Apple's App Store has surged and along with it the rate of "zombie" applications has tagged along, according to Adjust, a mobile app analytics company.
A zombie app is one that is basically invisible to users. Adjust noted that the zombie rate on the App Store was 83 percent in December compared to 74 percent in January 2014. The report should spark some discussion about how to avoid creating a zombie app.
The Google Play store wasn't included in the Adjust report, but the zombie theme still works there too. The reality is that it's hard to discover potential hits on these stores as they surge past the 1 million app mark. There's also a connection to self published authors on Amazon and how you need to figure out marketing probably before you even start (figured this one out first hand).

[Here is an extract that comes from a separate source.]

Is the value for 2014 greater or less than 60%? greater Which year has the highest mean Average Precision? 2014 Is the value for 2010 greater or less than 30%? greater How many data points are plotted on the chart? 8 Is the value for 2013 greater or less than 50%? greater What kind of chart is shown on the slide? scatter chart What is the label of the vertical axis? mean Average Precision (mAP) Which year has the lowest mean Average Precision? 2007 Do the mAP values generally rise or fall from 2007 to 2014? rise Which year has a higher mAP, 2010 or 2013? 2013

In other words, a select few independents will make it. The rest are stuck in the zombie zone and creating things for non-monetary rewards. As these marketplaces swell, developers will need to put a lot more money into marketing to have any hope of being discovered.

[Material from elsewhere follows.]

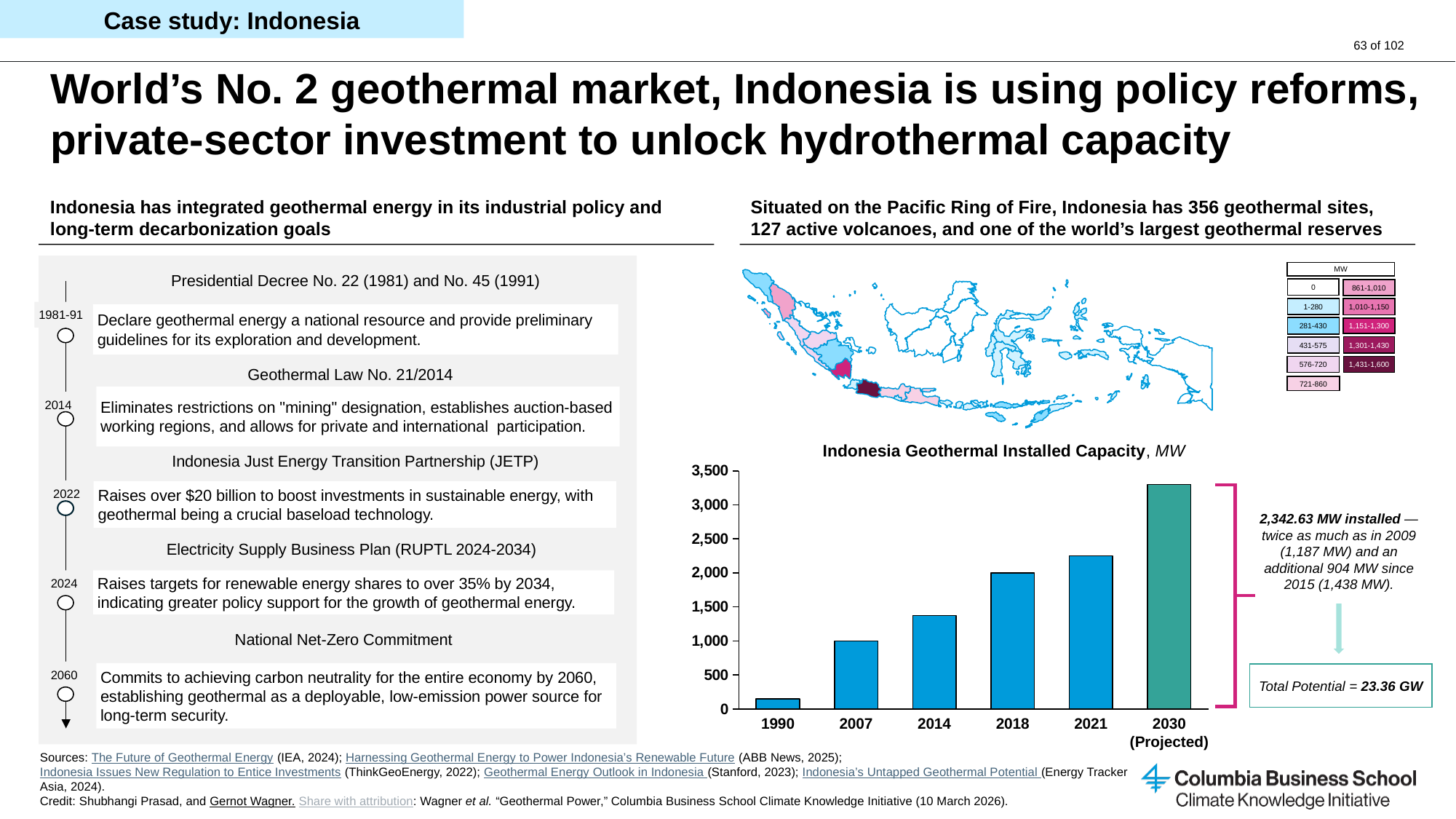
In the 'Indonesia Geothermal Installed Capacity' chart, is the value for 1990 greater or less than 500? less In the 'Indonesia Geothermal Installed Capacity' chart, which year has the lowest bar? 1990 How many years are shown on the x axis of the 'Indonesia Geothermal Installed Capacity' chart? 6 In the 'Indonesia Geothermal Installed Capacity' chart, which year has the highest bar? 2030 (Projected) In the 'Indonesia Geothermal Installed Capacity' chart, is the value for 2030 (Projected) greater or less than 3,000? greater In the 'Indonesia Geothermal Installed Capacity' chart, is the value for 2021 greater or less than 2,000? greater In the 'Indonesia Geothermal Installed Capacity' chart, do the values rise or fall from 1990 to 2030? rise What is the highest tick value on the y axis of the 'Indonesia Geothermal Installed Capacity' chart? 3,500 In the 'Indonesia Geothermal Installed Capacity' chart, which is larger, the value for 2014 or the value for 2021? 2021 What unit is given in the title of the 'Indonesia Geothermal Installed Capacity' chart? MW What kind of chart is 'Indonesia Geothermal Installed Capacity, MW'? bar chart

And marketing is daunting when the top apps gobble up all the usage.
We're eager to see Apple experimenting with new ways of promoting praiseworthy apps to a broader audience. At the same time, we believe that a limited, one-size-fits-all approach is not fully extensible to a market that continues to at this pace.
The App Store is dead. As a source of organic user acquisition, it can no longer serve all the apps and all the users that flock to it. While the App Store provides a secondary method for users to find out about apps, most people look to the media, their Facebook feeds and - whether they admit so or not - increasingly toward branding and advertising. The data proves it.
Here's the buzzkill. How does any developer with an app idea and a dream not get depressed by one of those splashy ads from Machine Zone's Game of War? Let's face it: Kate Upton isn't going to plug your app and if you're lucky it will take a few years of your revenue to maybe afford her day rate.
Google and Apple will continue to note how they pay out billions to developers. And that payout is huge for the app development community. However, there needs to be some discover-ability move that will highlight the app cooked up by a kid in a garage.